## Exercise goal
Restate the whole of the data below word for word, skipping the images.

## Material to process

╭──

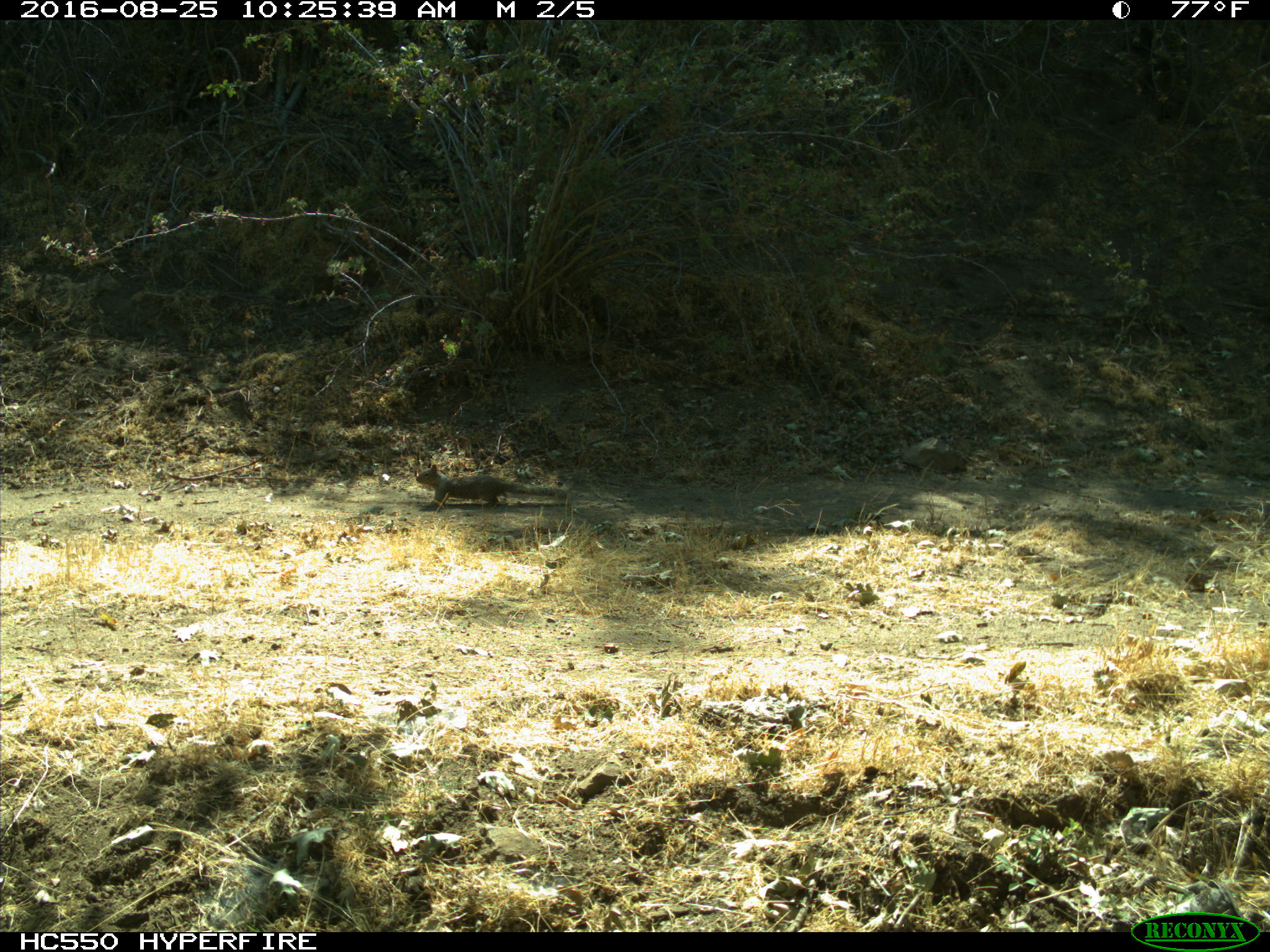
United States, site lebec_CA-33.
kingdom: Animalia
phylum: Chordata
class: Mammalia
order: Rodentia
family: Sciuridae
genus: Otospermophilus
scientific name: Otospermophilus beecheyi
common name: california ground squirrel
Otospermophilus beecheyi (california ground squirrel).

╰──

## Response
United States, site lebec_CA-33.
kingdom: Animalia
phylum: Chordata
class: Mammalia
order: Rodentia
family: Sciuridae
genus: Otospermophilus
scientific name: Otospermophilus beecheyi
common name: california ground squirrel
Otospermophilus beecheyi (california ground squirrel).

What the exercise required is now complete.